Setelah masuk ke dalam mobil, rasa panas yang saya rasakan tadi sekejap berubah menjadi sejuk. Kontras sekali dengan keadaan di luar. Dalam perjalanan pulang, saya mulai mengerti alasan mereka di makam tadi. Tidak lain dan tidak bukan adalah untuk meminta angpao dari kami. Ya, mereka rela mengikuti setiap langkah kami demi mendapatkan sebuah kertas yang bernama uang. Miris. Ratusan orang rela bersama-sama mengikuti orang yang hadir di tempat itu hanya demi uang. Tapi sayang, saya (dan keluarga) belum sanggup jika harus memberi angpao untuk ratusan orang. Mustahil, dengan keadaan ekonomi kami yang berkecukupan Saya sekarang mengerti, ternyata masih banyak saudara kita di luar sana yang membutuhkan bantuan kita. Banyak orang masih mengalami kesusahan ekonomi dan mungkin untuk memenuhi kebutuhan sehari-haripun, mereka tak sanggup. Inilah fenomena yang memang benar-benar terjadi di Negara kita yang konon katanya merupakan Negara yang kaya. Sayangnya kekayaan itu mereka korupsi dan hasilnya hanya dinikmati pihak memperdulikan orang lain. tertentu tanpa

Maka, beruntunglah kita semua yang sampai detik ini juga telah menyelesaikan membaca kisah ini dan mulai menyadari akan hal tersebut.
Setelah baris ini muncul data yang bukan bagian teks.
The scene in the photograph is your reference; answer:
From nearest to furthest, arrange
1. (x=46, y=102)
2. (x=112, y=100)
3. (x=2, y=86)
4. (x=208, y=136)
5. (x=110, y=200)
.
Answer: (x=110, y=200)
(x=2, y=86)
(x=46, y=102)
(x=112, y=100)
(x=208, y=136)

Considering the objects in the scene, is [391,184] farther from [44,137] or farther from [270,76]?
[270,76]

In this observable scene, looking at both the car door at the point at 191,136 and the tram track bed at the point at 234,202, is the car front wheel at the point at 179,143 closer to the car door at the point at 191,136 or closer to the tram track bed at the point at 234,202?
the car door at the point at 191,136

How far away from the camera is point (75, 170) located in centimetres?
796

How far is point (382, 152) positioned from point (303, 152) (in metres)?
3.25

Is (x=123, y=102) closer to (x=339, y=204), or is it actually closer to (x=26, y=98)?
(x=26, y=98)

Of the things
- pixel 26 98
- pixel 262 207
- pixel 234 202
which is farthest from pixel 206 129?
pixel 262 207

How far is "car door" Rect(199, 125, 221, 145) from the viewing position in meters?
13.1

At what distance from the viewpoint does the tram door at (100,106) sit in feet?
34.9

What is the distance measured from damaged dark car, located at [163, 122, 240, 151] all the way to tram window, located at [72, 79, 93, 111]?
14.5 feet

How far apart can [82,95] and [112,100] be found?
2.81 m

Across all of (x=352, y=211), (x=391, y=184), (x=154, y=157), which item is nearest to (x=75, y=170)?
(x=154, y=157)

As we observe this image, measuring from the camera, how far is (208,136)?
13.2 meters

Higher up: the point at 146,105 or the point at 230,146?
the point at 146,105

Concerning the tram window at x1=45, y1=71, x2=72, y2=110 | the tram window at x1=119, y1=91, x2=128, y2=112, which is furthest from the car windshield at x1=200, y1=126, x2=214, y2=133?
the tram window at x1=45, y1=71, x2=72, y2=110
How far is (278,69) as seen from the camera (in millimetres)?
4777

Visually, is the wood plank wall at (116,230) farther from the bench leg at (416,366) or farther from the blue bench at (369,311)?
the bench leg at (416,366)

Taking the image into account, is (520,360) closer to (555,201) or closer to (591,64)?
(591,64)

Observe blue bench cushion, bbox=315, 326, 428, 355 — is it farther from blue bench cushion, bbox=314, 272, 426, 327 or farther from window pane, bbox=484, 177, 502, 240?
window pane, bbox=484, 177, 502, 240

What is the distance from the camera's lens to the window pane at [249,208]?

Apa yang kita dapatkan dalam hidup kita sampai saat ini, jauh lebih baik dan cukup dibanding mereka yang ada di sana. Kita adalah calon penerus bangsa, calon perubah bangsa, dan bahkan dunia. Mari kita mulai dari diri kita sendiri

untuk lebih peka terhadap hal yang ada di sekitar kita. Hargai dan manfaatkan hidup Anda dengan sebaik-baiknya. Hindari keluhan, dan juga kata-kata yang negatif yang terus Anda ucapkan ketika Anda mengalami suatu kesusahan. Kesusahan yang Anda rasa, tidak se-sulit kesusahan yang mereka jalani. Sudah sepantasnya kita semua bersyukur pada Tuhan, pun juga tidak lupa untuk berbagi terhadap sesama. Dengan sebab sederhana, tulisan ini saya buat untuk refleksi kita bersama. Mari saling koreksi diri, apakah hidup kita selama ini sudah kita manfaatkan dengan sebaik-baiknya? Dan apakah kita sudah mulai peka terhadap hal yang terjadi di sekitar kita? Hanya kita yang mampu menjawabnya. Apapun jawaban anda, mulai dari sekarang berusahalah melakukan yang terbaik dalam setiap gerak tubuh & setiap tarikan nafas Anda, manfaatkan segala yang telah Tuhan beri kepada kita untuk saling menolong sesama dan berbuat kebaikan. Semoga tulisan saya ini dapat menjadi refleksi untuk kita semua dalam menyongsong hidup baru di tahun 2012 ini. Terimakasih banyak.

Bagi sahabat-sahabat pembaca, jika berkenan, silahkan mengunjungi blog saya : http://golden-magic.blogspot.com Kursus Privat Sulap di Solo, Wonogiri, dan sekitarnya. Menjual alat-alat sulap yang murah dan berkualitas. Terimakasih.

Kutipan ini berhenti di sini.